Architectural Exploration of Hybrid Neural Decoders for Neuromorphic Implantable BMI (2505.05983v1)

Abstract: This work presents an efficient decoding pipeline for neuromorphic implantable brain-machine interfaces (Neu-iBMI), leveraging sparse neural event data from an event-based neural sensing scheme. We introduce a tunable event filter (EvFilter), which also functions as a spike detector (EvFilter-SPD), significantly reducing the number of events processed for decoding by 192X and 554X, respectively. The proposed pipeline achieves high decoding performance, up to R^2=0.73, with ANN- and SNN-based decoders, eliminating the need for signal recovery, spike detection, or sorting, commonly performed in conventional iBMI systems. The SNN-Decoder reduces computations and memory required by 5-23X compared to NN-, and LSTM-Decoders, while the ST-NN-Decoder delivers similar performance to an LSTM-Decoder requiring 2.5X fewer resources. This streamlined approach significantly reduces computational and memory demands, making it ideal for low-power, on-implant, or wearable iBMIs.

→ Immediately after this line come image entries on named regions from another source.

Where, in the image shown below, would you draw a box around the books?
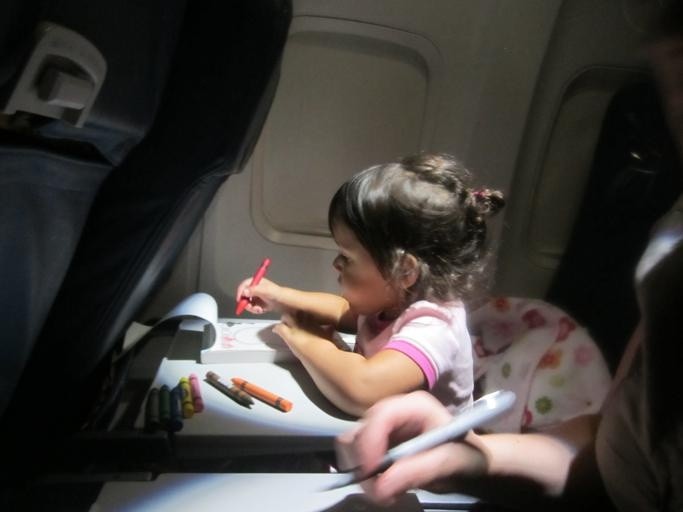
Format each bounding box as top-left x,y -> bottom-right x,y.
112,291 -> 350,365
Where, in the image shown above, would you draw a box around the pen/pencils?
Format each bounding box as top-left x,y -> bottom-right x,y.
147,373 -> 203,432
230,378 -> 293,412
206,371 -> 254,406
235,259 -> 271,318
319,389 -> 516,492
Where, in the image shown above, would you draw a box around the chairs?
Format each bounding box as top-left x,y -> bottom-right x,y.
0,4 -> 180,415
0,3 -> 297,449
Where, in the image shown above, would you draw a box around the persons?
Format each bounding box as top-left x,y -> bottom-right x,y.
328,193 -> 683,511
233,150 -> 480,421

Overview of Hybrid Neural Decoders for Neuromorphic Implantable BMIs

The paper under review presents an advanced decoding pipeline tailored for neuromorphic implantable brain-machine interfaces (Neu-iBMIs), which effectively leverages sparse neural event data derived from event-based neural sensing techniques. The central innovation introduced is a tunable event filter (EvFilter), which demonstrates dual functionality, both as a generic event filter and as a spike detector (EvFilter-SPD). This component significantly reduces the number of events needed for processing, yielding compression ratios of $192\times$ and $554\times$ for the respective functions. The pipeline's decoding performance reaches $\mathrm{R^2}=0.73$ using both artificial neural networks (ANN) and spiking neural networks (SNN) decoders. These numerical results underscore the efficiency and efficacy of the proposed approach.

Key Contributions

The authors contribute several innovative techniques to the field of neuromorphic computing and brain-machine interfacing:

1. Event Filtering: The EvFilter can be adjusted to suppress background events or operate as a spike detector. The paper details that the EvFilter reduces the number of neural events in the data stream by a significant margin, which is crucial for reducing computational load and energy consumption in wearable or implantable devices.
2. Hybrid Neural Decoders: The paper explores varied decoding architectures such as shallow multi-layer perceptron (MLP) networks, event-based SNN decoders, and comparison against long short-term memory (LSTM) decoders. The SNN-Decoder notably reduces computational and memory requirements by $5-23\times$ compared to traditional neural networks and LSTM-based methods while maintaining high predictive performance.
3. Architectural Innovation for Low-Power Systems: The reduced computational demand of the SNN-based approach, when integrated with EvFilter, showcases the potential for implementing these decoders on low-power, on-implant, and wearable iBMI systems.

Numerical Validation

Robust validation is provided through the use of a primate dataset of hand-reaching tasks, demonstrating the application of the hybrid decoders. The high $\mathrm{R^2}$ scores, with a peak of 0.73 for LSTM decoders, attest to the model's ability to effectively capture the relationship between neural event data and intended motor actions. The superior performance of the proposed models over traditional methods further validates the approach, showing marked improvements over linear regression and other established decoding algorithms like the Kalman filter.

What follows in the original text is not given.